Boxall P, Ang SH, Bartram T. 2011,Journal of Management Studies, 48(7): 1504-1532.

This multi-level study analyses the ‘black box’ of HRM in an Australian cinema chain, a standardized service environment. Management’s espoused goals for the casual workers who run the cinema service include attempts to build customer-oriented behaviour, both directly and via empowerment, and also efforts to ensure compliance with company policies and to enhance employee commitment. Our analysis of an employee survey and supervisory performance ratings shows that it is behavioural compliance that is positively associated with rated performance rather than customer-oriented behaviour. While customer service is an important value, it is willing engagement with a highly scripted, efficiency-oriented work process that makes it happen, not a more empowering form of work design. On the other hand, the management process also fosters a level of employee commitment, which has some value in a tight labour market. The study demonstrates the way in which actual models of HRM can contain a complex and ‘contradictory’ set of messages, consistent with critical accounts of the labour process and suggesting that notions of ‘internal fit’ need to recognize such tensions. It underlines the importance of identifying the multiple goals in management’s espoused theories of HRM and then assessing their links via managerial behaviour and employee responses to performance outcomes.

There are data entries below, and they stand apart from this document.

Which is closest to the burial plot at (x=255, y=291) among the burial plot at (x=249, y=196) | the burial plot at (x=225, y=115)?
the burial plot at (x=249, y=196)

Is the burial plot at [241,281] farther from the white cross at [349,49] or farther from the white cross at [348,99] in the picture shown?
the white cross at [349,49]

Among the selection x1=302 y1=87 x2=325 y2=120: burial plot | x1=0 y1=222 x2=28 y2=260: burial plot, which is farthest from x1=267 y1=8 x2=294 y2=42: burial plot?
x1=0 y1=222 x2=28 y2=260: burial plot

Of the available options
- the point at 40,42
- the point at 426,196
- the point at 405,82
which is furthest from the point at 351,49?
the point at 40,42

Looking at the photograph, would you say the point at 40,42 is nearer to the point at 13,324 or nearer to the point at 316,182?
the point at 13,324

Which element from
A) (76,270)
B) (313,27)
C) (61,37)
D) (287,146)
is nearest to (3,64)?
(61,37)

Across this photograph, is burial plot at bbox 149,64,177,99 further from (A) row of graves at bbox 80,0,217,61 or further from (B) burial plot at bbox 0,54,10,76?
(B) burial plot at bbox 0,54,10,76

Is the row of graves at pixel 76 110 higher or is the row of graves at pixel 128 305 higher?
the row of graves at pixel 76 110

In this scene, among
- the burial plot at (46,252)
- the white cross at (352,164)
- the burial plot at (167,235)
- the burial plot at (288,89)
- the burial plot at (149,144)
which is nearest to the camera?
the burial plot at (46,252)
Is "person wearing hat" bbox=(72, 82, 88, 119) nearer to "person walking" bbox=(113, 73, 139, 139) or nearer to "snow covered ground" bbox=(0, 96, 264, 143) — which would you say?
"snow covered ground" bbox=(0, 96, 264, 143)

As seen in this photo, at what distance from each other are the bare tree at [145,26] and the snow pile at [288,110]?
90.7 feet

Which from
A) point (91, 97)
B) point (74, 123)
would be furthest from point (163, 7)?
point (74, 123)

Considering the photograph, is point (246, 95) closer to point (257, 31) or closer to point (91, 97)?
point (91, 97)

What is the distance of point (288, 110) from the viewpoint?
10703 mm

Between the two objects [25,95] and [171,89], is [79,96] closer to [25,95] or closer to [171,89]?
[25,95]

The effects of high-performance work systems on hospital employees’ work attitudes and intention to leave: A multi-level and occupational group analysis

Ang SH, Bartram T, McNeil N, Leggat SG, Stanton P. 2013, nternational Journal of Human Resource Management, 24(16): 3086-3114.

Using a multi-level analysis of a sample of 193 employees matched to 58 managers in a regional Australian hospital, this paper examines the effects of management and employee perceptions of high-performance work systems (HPWS) on HR outcomes. These relationships are examined across four distinct occupational groups. The findings suggest that only when management’s implementation of HPWS is similar to employees’ espoused HR practices that HPWS are translated into greater engagement, job satisfaction, affective commitment and less intention to leave. The results have implications for the management of employees in the healthcare sector and the implementation of HPWS for different occupations within an organisation.